In Colorado, for example, former employers are immune from civil liability provided the information given was truthful.
“Colorado law states that any employer who provides information about a current or former employee’s job history or job performance to a prospective employer of the current or former employee is immune from civil liability and is not liable in civil damages for the disclosure or any consequences of the disclosure. This immunity shall not apply when:
- The information disclosed by the current or former employer was false AND
- The employer providing the information knew or reasonably should have known that the information was false.”

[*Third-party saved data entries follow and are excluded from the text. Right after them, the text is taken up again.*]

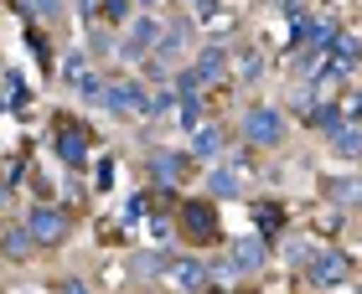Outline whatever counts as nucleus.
I'll return each mask as SVG.
<instances>
[{"label": "nucleus", "mask_w": 362, "mask_h": 294, "mask_svg": "<svg viewBox=\"0 0 362 294\" xmlns=\"http://www.w3.org/2000/svg\"><path fill=\"white\" fill-rule=\"evenodd\" d=\"M310 284H321V289H337V284H347L352 279V264H347V253L341 248H321V253H310Z\"/></svg>", "instance_id": "3"}, {"label": "nucleus", "mask_w": 362, "mask_h": 294, "mask_svg": "<svg viewBox=\"0 0 362 294\" xmlns=\"http://www.w3.org/2000/svg\"><path fill=\"white\" fill-rule=\"evenodd\" d=\"M243 140L259 145V150H274V145L285 140V114H279V109H264V104L249 109V114H243Z\"/></svg>", "instance_id": "1"}, {"label": "nucleus", "mask_w": 362, "mask_h": 294, "mask_svg": "<svg viewBox=\"0 0 362 294\" xmlns=\"http://www.w3.org/2000/svg\"><path fill=\"white\" fill-rule=\"evenodd\" d=\"M254 217H259V227H264V233H279V207H274V202H259Z\"/></svg>", "instance_id": "22"}, {"label": "nucleus", "mask_w": 362, "mask_h": 294, "mask_svg": "<svg viewBox=\"0 0 362 294\" xmlns=\"http://www.w3.org/2000/svg\"><path fill=\"white\" fill-rule=\"evenodd\" d=\"M171 284L187 289V294H202V289H212V269L202 264V258H176L171 264Z\"/></svg>", "instance_id": "5"}, {"label": "nucleus", "mask_w": 362, "mask_h": 294, "mask_svg": "<svg viewBox=\"0 0 362 294\" xmlns=\"http://www.w3.org/2000/svg\"><path fill=\"white\" fill-rule=\"evenodd\" d=\"M62 294H88V284H83V279H68V284H62Z\"/></svg>", "instance_id": "28"}, {"label": "nucleus", "mask_w": 362, "mask_h": 294, "mask_svg": "<svg viewBox=\"0 0 362 294\" xmlns=\"http://www.w3.org/2000/svg\"><path fill=\"white\" fill-rule=\"evenodd\" d=\"M151 176L160 186H176L181 176H187V155H176V150H160L156 160H151Z\"/></svg>", "instance_id": "9"}, {"label": "nucleus", "mask_w": 362, "mask_h": 294, "mask_svg": "<svg viewBox=\"0 0 362 294\" xmlns=\"http://www.w3.org/2000/svg\"><path fill=\"white\" fill-rule=\"evenodd\" d=\"M104 109L114 114H156V104H145V93L129 83V78H114V83H104V98H98Z\"/></svg>", "instance_id": "4"}, {"label": "nucleus", "mask_w": 362, "mask_h": 294, "mask_svg": "<svg viewBox=\"0 0 362 294\" xmlns=\"http://www.w3.org/2000/svg\"><path fill=\"white\" fill-rule=\"evenodd\" d=\"M192 68H197V78H202V83H223V78H228V57H223V47H202V52L192 57Z\"/></svg>", "instance_id": "8"}, {"label": "nucleus", "mask_w": 362, "mask_h": 294, "mask_svg": "<svg viewBox=\"0 0 362 294\" xmlns=\"http://www.w3.org/2000/svg\"><path fill=\"white\" fill-rule=\"evenodd\" d=\"M57 150H62V160H68V166H83V160H88V140L73 135V129H62V135H57Z\"/></svg>", "instance_id": "13"}, {"label": "nucleus", "mask_w": 362, "mask_h": 294, "mask_svg": "<svg viewBox=\"0 0 362 294\" xmlns=\"http://www.w3.org/2000/svg\"><path fill=\"white\" fill-rule=\"evenodd\" d=\"M233 73L243 78V83H254V78H259V73H264V57H259V52H243V57L233 62Z\"/></svg>", "instance_id": "21"}, {"label": "nucleus", "mask_w": 362, "mask_h": 294, "mask_svg": "<svg viewBox=\"0 0 362 294\" xmlns=\"http://www.w3.org/2000/svg\"><path fill=\"white\" fill-rule=\"evenodd\" d=\"M192 150L202 155V160L223 155V129H212V124H197V129H192Z\"/></svg>", "instance_id": "11"}, {"label": "nucleus", "mask_w": 362, "mask_h": 294, "mask_svg": "<svg viewBox=\"0 0 362 294\" xmlns=\"http://www.w3.org/2000/svg\"><path fill=\"white\" fill-rule=\"evenodd\" d=\"M207 191H212V196H238V166H233V160L212 166V176H207Z\"/></svg>", "instance_id": "10"}, {"label": "nucleus", "mask_w": 362, "mask_h": 294, "mask_svg": "<svg viewBox=\"0 0 362 294\" xmlns=\"http://www.w3.org/2000/svg\"><path fill=\"white\" fill-rule=\"evenodd\" d=\"M135 274H171L166 253H135Z\"/></svg>", "instance_id": "19"}, {"label": "nucleus", "mask_w": 362, "mask_h": 294, "mask_svg": "<svg viewBox=\"0 0 362 294\" xmlns=\"http://www.w3.org/2000/svg\"><path fill=\"white\" fill-rule=\"evenodd\" d=\"M233 258L243 264V274H254L259 264H264V243H259V238H238V248H233Z\"/></svg>", "instance_id": "14"}, {"label": "nucleus", "mask_w": 362, "mask_h": 294, "mask_svg": "<svg viewBox=\"0 0 362 294\" xmlns=\"http://www.w3.org/2000/svg\"><path fill=\"white\" fill-rule=\"evenodd\" d=\"M26 227H31V238H37V248H57L62 238H68V212L62 207H31L26 212Z\"/></svg>", "instance_id": "2"}, {"label": "nucleus", "mask_w": 362, "mask_h": 294, "mask_svg": "<svg viewBox=\"0 0 362 294\" xmlns=\"http://www.w3.org/2000/svg\"><path fill=\"white\" fill-rule=\"evenodd\" d=\"M6 104H21V73H6Z\"/></svg>", "instance_id": "24"}, {"label": "nucleus", "mask_w": 362, "mask_h": 294, "mask_svg": "<svg viewBox=\"0 0 362 294\" xmlns=\"http://www.w3.org/2000/svg\"><path fill=\"white\" fill-rule=\"evenodd\" d=\"M212 269V289H233L238 279H243V264L238 258H228V264H207Z\"/></svg>", "instance_id": "16"}, {"label": "nucleus", "mask_w": 362, "mask_h": 294, "mask_svg": "<svg viewBox=\"0 0 362 294\" xmlns=\"http://www.w3.org/2000/svg\"><path fill=\"white\" fill-rule=\"evenodd\" d=\"M187 6H192L197 16H212V11H218V0H187Z\"/></svg>", "instance_id": "27"}, {"label": "nucleus", "mask_w": 362, "mask_h": 294, "mask_svg": "<svg viewBox=\"0 0 362 294\" xmlns=\"http://www.w3.org/2000/svg\"><path fill=\"white\" fill-rule=\"evenodd\" d=\"M341 114H347V124L362 119V93H347V104H341Z\"/></svg>", "instance_id": "26"}, {"label": "nucleus", "mask_w": 362, "mask_h": 294, "mask_svg": "<svg viewBox=\"0 0 362 294\" xmlns=\"http://www.w3.org/2000/svg\"><path fill=\"white\" fill-rule=\"evenodd\" d=\"M104 16L109 21H129V0H104Z\"/></svg>", "instance_id": "23"}, {"label": "nucleus", "mask_w": 362, "mask_h": 294, "mask_svg": "<svg viewBox=\"0 0 362 294\" xmlns=\"http://www.w3.org/2000/svg\"><path fill=\"white\" fill-rule=\"evenodd\" d=\"M181 222H187V233L192 238H212V233H218V207H212V202H187V207H181Z\"/></svg>", "instance_id": "6"}, {"label": "nucleus", "mask_w": 362, "mask_h": 294, "mask_svg": "<svg viewBox=\"0 0 362 294\" xmlns=\"http://www.w3.org/2000/svg\"><path fill=\"white\" fill-rule=\"evenodd\" d=\"M332 52H337V62H347V68H352V62L362 57V42H357V37H347V31H337V42H332Z\"/></svg>", "instance_id": "18"}, {"label": "nucleus", "mask_w": 362, "mask_h": 294, "mask_svg": "<svg viewBox=\"0 0 362 294\" xmlns=\"http://www.w3.org/2000/svg\"><path fill=\"white\" fill-rule=\"evenodd\" d=\"M31 243H37V238H31V227H11V233H6V258L21 264V258L31 253Z\"/></svg>", "instance_id": "17"}, {"label": "nucleus", "mask_w": 362, "mask_h": 294, "mask_svg": "<svg viewBox=\"0 0 362 294\" xmlns=\"http://www.w3.org/2000/svg\"><path fill=\"white\" fill-rule=\"evenodd\" d=\"M26 11H37L42 21H52V16H57V0H26Z\"/></svg>", "instance_id": "25"}, {"label": "nucleus", "mask_w": 362, "mask_h": 294, "mask_svg": "<svg viewBox=\"0 0 362 294\" xmlns=\"http://www.w3.org/2000/svg\"><path fill=\"white\" fill-rule=\"evenodd\" d=\"M310 124L326 129V135H341V129H347V114H341V104H316L310 109Z\"/></svg>", "instance_id": "12"}, {"label": "nucleus", "mask_w": 362, "mask_h": 294, "mask_svg": "<svg viewBox=\"0 0 362 294\" xmlns=\"http://www.w3.org/2000/svg\"><path fill=\"white\" fill-rule=\"evenodd\" d=\"M187 42H192V26H187V21H171V26H166V42H160V47H166V52L176 57Z\"/></svg>", "instance_id": "20"}, {"label": "nucleus", "mask_w": 362, "mask_h": 294, "mask_svg": "<svg viewBox=\"0 0 362 294\" xmlns=\"http://www.w3.org/2000/svg\"><path fill=\"white\" fill-rule=\"evenodd\" d=\"M321 191L332 207H362V176H326Z\"/></svg>", "instance_id": "7"}, {"label": "nucleus", "mask_w": 362, "mask_h": 294, "mask_svg": "<svg viewBox=\"0 0 362 294\" xmlns=\"http://www.w3.org/2000/svg\"><path fill=\"white\" fill-rule=\"evenodd\" d=\"M332 150L337 155H347V160H362V129H341V135H332Z\"/></svg>", "instance_id": "15"}]
</instances>
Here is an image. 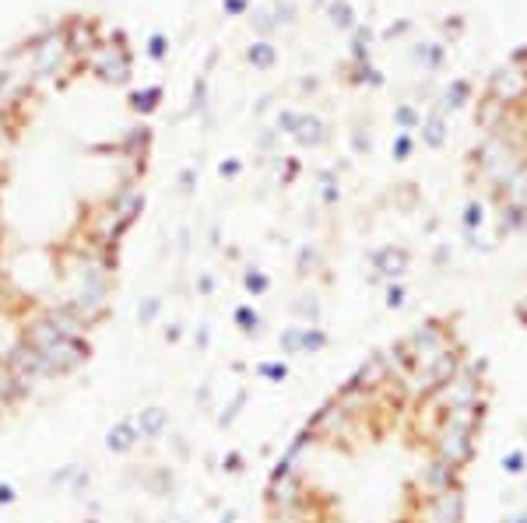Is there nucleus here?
I'll return each instance as SVG.
<instances>
[{
	"label": "nucleus",
	"mask_w": 527,
	"mask_h": 523,
	"mask_svg": "<svg viewBox=\"0 0 527 523\" xmlns=\"http://www.w3.org/2000/svg\"><path fill=\"white\" fill-rule=\"evenodd\" d=\"M151 155L155 92L120 18L63 7L14 35L0 49V302L32 263L63 284L56 309L102 323Z\"/></svg>",
	"instance_id": "obj_1"
},
{
	"label": "nucleus",
	"mask_w": 527,
	"mask_h": 523,
	"mask_svg": "<svg viewBox=\"0 0 527 523\" xmlns=\"http://www.w3.org/2000/svg\"><path fill=\"white\" fill-rule=\"evenodd\" d=\"M496 411L492 362L457 309L369 351L306 418L264 489V523H471Z\"/></svg>",
	"instance_id": "obj_2"
}]
</instances>
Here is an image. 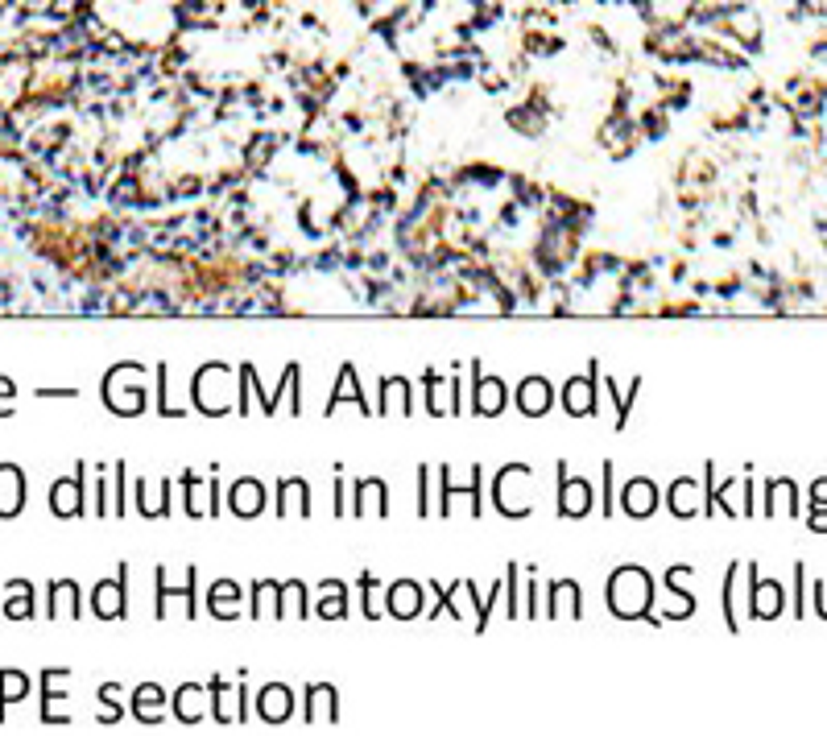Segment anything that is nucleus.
I'll use <instances>...</instances> for the list:
<instances>
[{"label":"nucleus","instance_id":"4","mask_svg":"<svg viewBox=\"0 0 827 736\" xmlns=\"http://www.w3.org/2000/svg\"><path fill=\"white\" fill-rule=\"evenodd\" d=\"M517 406H522L526 414L550 410V385H546V381H526V385H522V397H517Z\"/></svg>","mask_w":827,"mask_h":736},{"label":"nucleus","instance_id":"9","mask_svg":"<svg viewBox=\"0 0 827 736\" xmlns=\"http://www.w3.org/2000/svg\"><path fill=\"white\" fill-rule=\"evenodd\" d=\"M158 703H162V691H158V687H141V691H137V716H141V720H158Z\"/></svg>","mask_w":827,"mask_h":736},{"label":"nucleus","instance_id":"1","mask_svg":"<svg viewBox=\"0 0 827 736\" xmlns=\"http://www.w3.org/2000/svg\"><path fill=\"white\" fill-rule=\"evenodd\" d=\"M261 505H265V493H261V484H257V480H240V484L232 488V509H236L240 517L261 513Z\"/></svg>","mask_w":827,"mask_h":736},{"label":"nucleus","instance_id":"8","mask_svg":"<svg viewBox=\"0 0 827 736\" xmlns=\"http://www.w3.org/2000/svg\"><path fill=\"white\" fill-rule=\"evenodd\" d=\"M670 509H675L679 517H691L699 505H695V484L691 480H683V484H675L670 488Z\"/></svg>","mask_w":827,"mask_h":736},{"label":"nucleus","instance_id":"5","mask_svg":"<svg viewBox=\"0 0 827 736\" xmlns=\"http://www.w3.org/2000/svg\"><path fill=\"white\" fill-rule=\"evenodd\" d=\"M588 505H592V488L579 480V484H563V513L567 517H575V513H588Z\"/></svg>","mask_w":827,"mask_h":736},{"label":"nucleus","instance_id":"6","mask_svg":"<svg viewBox=\"0 0 827 736\" xmlns=\"http://www.w3.org/2000/svg\"><path fill=\"white\" fill-rule=\"evenodd\" d=\"M596 397H592V381H571L567 385V410L571 414H592Z\"/></svg>","mask_w":827,"mask_h":736},{"label":"nucleus","instance_id":"12","mask_svg":"<svg viewBox=\"0 0 827 736\" xmlns=\"http://www.w3.org/2000/svg\"><path fill=\"white\" fill-rule=\"evenodd\" d=\"M811 530H815V534H827V513H811Z\"/></svg>","mask_w":827,"mask_h":736},{"label":"nucleus","instance_id":"2","mask_svg":"<svg viewBox=\"0 0 827 736\" xmlns=\"http://www.w3.org/2000/svg\"><path fill=\"white\" fill-rule=\"evenodd\" d=\"M654 505H658V488H654L650 480H633V484L625 488V509H629L633 517L654 513Z\"/></svg>","mask_w":827,"mask_h":736},{"label":"nucleus","instance_id":"3","mask_svg":"<svg viewBox=\"0 0 827 736\" xmlns=\"http://www.w3.org/2000/svg\"><path fill=\"white\" fill-rule=\"evenodd\" d=\"M782 584H765V588H753V596H749V604H753V617H761V621H770V617H778L782 612Z\"/></svg>","mask_w":827,"mask_h":736},{"label":"nucleus","instance_id":"11","mask_svg":"<svg viewBox=\"0 0 827 736\" xmlns=\"http://www.w3.org/2000/svg\"><path fill=\"white\" fill-rule=\"evenodd\" d=\"M811 505H819V509H827V480H819V484H811Z\"/></svg>","mask_w":827,"mask_h":736},{"label":"nucleus","instance_id":"10","mask_svg":"<svg viewBox=\"0 0 827 736\" xmlns=\"http://www.w3.org/2000/svg\"><path fill=\"white\" fill-rule=\"evenodd\" d=\"M25 596H29V588H25V584H21V588H13V600H9V617H25V612H29V600H25Z\"/></svg>","mask_w":827,"mask_h":736},{"label":"nucleus","instance_id":"7","mask_svg":"<svg viewBox=\"0 0 827 736\" xmlns=\"http://www.w3.org/2000/svg\"><path fill=\"white\" fill-rule=\"evenodd\" d=\"M501 406H505L501 385H497V381H476V410H484V414H497Z\"/></svg>","mask_w":827,"mask_h":736}]
</instances>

Most states provide guidlines on what is and isn’t allowed in employee references. Generally, employers can give any information that is factual and relevant to employment. Even if the fact is that you suspected the former employee was stealing from the company, the suspicion is a fact and so the statement is factual. However, if you suspect that the employee has marital problems, depression, and probably drinks a lot on the weekends, it might be difficult to back up the suspicion and even harder to back up how this might be relevant to employment.
It’s a good idea not to ramble on about the employee and to choose your words carefully. After each question, you might say to the caller, “Give me a second to gather my thoughts.”
Lawsuits over what was said in a reference, especially ones that have not been dismissed, are extremely rare. Be professional and honest and even a negative reference should not be a problem.
Drawbacks of a Neutral Reference
For the most part, employers are afraid of retaliation against negative references. Hence, most employers are willing to provide positive information but will give a neutral reference for employees with a negative record.
This is unfortunate for a couple of reasons. One, as I mentioned before, potential employers want to avoid hiring trouble employees. And two, as this practice becomes widespread, hiring managers sometimes believe that neutral references imply that the employee was unsatisfactory in some way. This belief hurts those who were great employees but worked for companies with neutral reference policies.
If an employee wasn’t up to par, factual information should be offered to verifiable employers.